▶ [PAGE EXTRACT]:
+ + +

**EWMA Charts **is a type of a Moving Average chart that is typically used when plotting continuous (can apply to attributes data) data to detect small changes over a small period of time.

This chart detects small shifts of 0.5 - 2.0 sigma faster than Xbar and I-MR charts but are slower in detecting larger shifts in the process mean than Xbar and I-MR charts.

The moving average smooths the variation of time therefore should not be used when looking for a point that is outside of the process control limits.

EWMA must have a smoothing constant (alpha or damping factor) which is a value set by the user. The smaller the alpha, the smoother the curve. The higher the alpha the more the chart will behave like a I or Xbar chart. Typical values are 0.1 to 0.3.

There are several variations of moving average, also called a "rolling average" or "running average. There are other charting types listed below in addition to EMWA that use a central tendency to highlight longer term fluctuations and trends, rather than short term. In other words, they give less and less weight to earlier data as more data is gathered.

- Simple moving average
- Cumulative moving average (such as CUSUM)
- Weighted moving average
- Moving median

These calculations analyze data points by creating a series of averages of different subsets of the full data set. A moving average chart is commonly used with time series data to smooth out short-term fluctuations and help identify longer-term trends or cycles.

The data must be obtained and plotted in sequential order. The data can be in subgroups or individual measurements. Since the data is smoothed it is used to predict performance in the next period of change or instability.

**See the I-Chart and EWMA with the same data plotted below an alpha of 0.1. **

Notice the large drop from data point 12 to 13 and several thereafter took a long time for the EWMA chart to move downward. The I-chart reacted immediately.

Notice the smoothing is very gradual and almost all points are outside the LCL and UCL which is not very useful.

Most statistical software programs the capability and may offer the option to enter various "memory" and weight values. The most recent data point is given the most weight and as time progresses the weight of the older points decreases.

The term *exponentially* means that the weights of the older points decrease exponentially with time. Recall that CUSUM charts use equals weights for previous data points.

These charts are applicable when a I-MR or X-bar & R control chart appears out of control due to "wear" over time as would be the case on perishable tooling or dies, a saw blade, or a grinding wheel..

This chart plots variable data and assumes a normal distribution; however, the chart is also fairly reliable with non-normal distributed data.

*Why not just use an I-MR or X-bar & R chart?*

The I-MR and X-bar & R chart are used under the assumption that the *mean* is constant and observations are independent.

+ + +

▶ [DATASET SECTION]:
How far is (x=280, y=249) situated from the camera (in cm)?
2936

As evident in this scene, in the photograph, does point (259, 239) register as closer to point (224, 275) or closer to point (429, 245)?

+ + +

▶ [DIRECTIVES]:
A. According to the EWMA chart text, what are the typical values for the smoothing constant?
B. Set down the stretch of the EWMA chart text from "This chart detects" through "0.1 to 0.3.", word for word.

▶ [ANSWERS BELOW]:
A. 0.1 to 0.3.

B.
This chart detects small shifts of 0.5 - 2.0 sigma faster than Xbar and I-MR charts but are slower in detecting larger shifts in the process mean than Xbar and I-MR charts.

The moving average smooths the variation of time therefore should not be used when looking for a point that is outside of the process control limits.

EWMA must have a smoothing constant (alpha or damping factor) which is a value set by the user. The smaller the alpha, the smoother the curve. The higher the alpha the more the chart will behave like a I or Xbar chart. Typical values are 0.1 to 0.3.